+++ Text provided

On Sat, May 14, 2022 at 2:10 AM Ilya Maximets <[email protected]> wrote:
>
> On 5/13/22 10:36, Frode Nordahl wrote:
> > On Fri, Mar 11, 2022 at 2:04 PM Liam Young <[email protected]> wrote:
> >>
> >> Hi,
> >>
> >> <tl;dr> Commit 355fef6f2 seems to break connectivity in my setup</tl;dr>
> >
> > After OVN started colocating sNAT and dNAT operations in the same CT
> > zone [0] the above mentioned OVS commit appears to also break OVN [1].
> > I have been discussing with Numan and he has found a correlation with
> > the behavior of the open vswitch kernel data path conntrack
> > `skb_nfct_cached` function, i.e. if that is changed to always return
> > 'false' the erratic behavior disappears.
> >
> > So I guess the question then becomes, is this a OVS userspace or OVS
> > kernel problem?
> >
> > We have a reproducer in [3].
> >
> > 0: 
> > https://github.com/ovn-org/ovn/commit/4deac4509abbedd6ffaecf27eed01ddefccea40a
> > 1: https://bugs.launchpad.net/ubuntu/+source/ovn/+bug/1967856
> > 2: 
> > https://elixir.bootlin.com/linux/latest/source/net/openvswitch/conntrack.c#L683
> > 3: https://bugs.launchpad.net/ubuntu/+source/ovn/+bug/1967856/comments/6
> >
>
> Hrm.  I think, there is a logical bug in implementations of ct()
> datapath action in both datapaths.
>
> The problem appears when the OpenFlow pipeline for the packet contains
> several ct() actions.  NXAST_CT action (i.e. every ct() action) must
> always put the packet into an untracked state.  Tracked state will be
> set only in the 'recirc_table' where the packet is cloned by the ct()
> action for further processing.
>
> If an OF pipeline looks like this:
>
>   actions=ct(),something,something,ct(),something
>
> each action must be entered with the 'untracked' conntrack state in
> the packet metadata.
>
> However, ct() action in the datapath, unlike OpenFlow, doesn't work
> this way.  It modifies the conntrack state for the packet it is processing.
> During the flow translation OVS inserts recirculation right after the
> datapath ct() action.  This way conntrack state affects only processing
> after recirculation.  Sort of.

++++++
+++ Dataset excerpts

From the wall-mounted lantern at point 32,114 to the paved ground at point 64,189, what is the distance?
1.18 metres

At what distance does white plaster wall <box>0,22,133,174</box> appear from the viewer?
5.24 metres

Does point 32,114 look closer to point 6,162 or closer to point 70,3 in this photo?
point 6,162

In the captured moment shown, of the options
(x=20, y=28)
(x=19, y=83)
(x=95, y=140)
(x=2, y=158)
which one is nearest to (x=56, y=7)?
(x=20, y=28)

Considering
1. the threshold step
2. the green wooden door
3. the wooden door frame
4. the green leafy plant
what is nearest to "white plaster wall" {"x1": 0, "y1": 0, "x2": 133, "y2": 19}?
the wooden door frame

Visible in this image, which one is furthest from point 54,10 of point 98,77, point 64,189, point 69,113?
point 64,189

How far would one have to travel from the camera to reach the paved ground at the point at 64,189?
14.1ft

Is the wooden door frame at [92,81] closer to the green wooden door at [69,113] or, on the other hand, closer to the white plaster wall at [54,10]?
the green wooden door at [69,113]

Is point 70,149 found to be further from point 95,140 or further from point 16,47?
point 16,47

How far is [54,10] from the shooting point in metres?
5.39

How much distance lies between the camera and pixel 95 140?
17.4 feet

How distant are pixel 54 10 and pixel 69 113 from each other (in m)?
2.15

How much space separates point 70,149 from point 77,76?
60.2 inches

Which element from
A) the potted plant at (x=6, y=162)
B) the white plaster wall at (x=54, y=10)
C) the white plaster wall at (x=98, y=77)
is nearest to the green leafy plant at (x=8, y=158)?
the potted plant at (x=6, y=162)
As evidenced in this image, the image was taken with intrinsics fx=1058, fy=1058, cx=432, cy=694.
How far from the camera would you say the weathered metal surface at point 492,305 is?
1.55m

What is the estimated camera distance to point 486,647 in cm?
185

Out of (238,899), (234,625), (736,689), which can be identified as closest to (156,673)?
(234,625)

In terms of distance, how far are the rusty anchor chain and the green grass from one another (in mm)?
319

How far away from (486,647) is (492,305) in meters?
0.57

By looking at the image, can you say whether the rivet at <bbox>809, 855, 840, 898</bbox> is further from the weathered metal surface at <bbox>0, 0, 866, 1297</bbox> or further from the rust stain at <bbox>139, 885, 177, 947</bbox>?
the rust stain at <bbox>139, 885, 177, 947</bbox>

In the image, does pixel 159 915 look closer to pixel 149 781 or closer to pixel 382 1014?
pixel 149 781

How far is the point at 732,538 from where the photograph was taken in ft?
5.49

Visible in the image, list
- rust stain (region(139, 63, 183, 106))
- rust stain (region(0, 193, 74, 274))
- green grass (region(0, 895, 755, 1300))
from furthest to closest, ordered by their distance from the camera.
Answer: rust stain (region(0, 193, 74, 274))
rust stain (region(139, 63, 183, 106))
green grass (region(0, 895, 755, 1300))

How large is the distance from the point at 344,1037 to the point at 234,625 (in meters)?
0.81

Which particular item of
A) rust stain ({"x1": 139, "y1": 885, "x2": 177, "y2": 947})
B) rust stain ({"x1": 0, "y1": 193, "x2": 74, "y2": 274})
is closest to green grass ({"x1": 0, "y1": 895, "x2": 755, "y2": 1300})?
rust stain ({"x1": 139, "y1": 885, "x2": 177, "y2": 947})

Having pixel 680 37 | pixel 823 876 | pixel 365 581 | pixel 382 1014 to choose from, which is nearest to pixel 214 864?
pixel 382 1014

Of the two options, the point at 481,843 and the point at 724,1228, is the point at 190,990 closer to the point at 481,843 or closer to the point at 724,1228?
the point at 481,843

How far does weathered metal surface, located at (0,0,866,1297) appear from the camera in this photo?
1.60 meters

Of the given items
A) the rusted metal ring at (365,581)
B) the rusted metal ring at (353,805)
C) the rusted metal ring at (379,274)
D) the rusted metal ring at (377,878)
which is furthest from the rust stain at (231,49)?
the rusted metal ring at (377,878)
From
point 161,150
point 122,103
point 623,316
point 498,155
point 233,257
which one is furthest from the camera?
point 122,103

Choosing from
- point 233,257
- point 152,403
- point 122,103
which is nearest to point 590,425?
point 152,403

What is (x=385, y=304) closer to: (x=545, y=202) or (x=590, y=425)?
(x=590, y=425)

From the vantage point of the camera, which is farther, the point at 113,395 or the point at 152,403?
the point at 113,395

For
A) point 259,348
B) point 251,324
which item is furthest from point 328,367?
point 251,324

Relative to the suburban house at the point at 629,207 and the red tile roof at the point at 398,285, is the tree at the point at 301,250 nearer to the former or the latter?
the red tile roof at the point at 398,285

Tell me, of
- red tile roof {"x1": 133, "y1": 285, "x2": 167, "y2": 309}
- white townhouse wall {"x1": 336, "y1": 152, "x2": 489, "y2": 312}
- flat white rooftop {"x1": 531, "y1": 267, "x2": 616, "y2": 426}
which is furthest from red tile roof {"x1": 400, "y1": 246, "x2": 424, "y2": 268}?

++++++

Tasks:
a: Pull out every line of the rows that contains the string "options".
b: Continue the mailing-list thread on the OVS ct() datapath action, beginning right after its final sentence.
The rows have nothing to do with the thread about the OVS ct() action.

Exercise answers:
a:
In the captured moment shown, of the options
Of the two options, the point at 481,843 and the point at 724,1228, is the point at 190,990 closer to the point at 481,843 or closer to the point at 724,1228?

b:
>
> The issue is that not all OpenFlow ct() actions have recirc_table
> specified.  These actions supposed to change the state of the conntrack
> subsystem, but they still must leave the packet itself in the untracked
> state with no strings attached.  But since datapath ct() actions doesn't
> work that way and since recirculation is not inserted (no recirc_table
> specified), packet after conntrack execution carries the state along to
> all other actions.
> This doesn't impact normal actions, but seems to break subsequent ct()
> actions on the same pipeline.
>
> In general, it looks to me that ct() action in the datapath is
> not supposed to cache any connection data inside the packet's metadata.
> This seems to be the root cause of the problem.  Fields that OF knows
> about should not trigger any issues if carried along with a packet,
> but datapath-specific metadata can not be cleared, because OFproto
> simply doesn't know about it.
>
> But, I guess, not caching the connection and other internal structures
> might significantly impact datapath performance.  Will it?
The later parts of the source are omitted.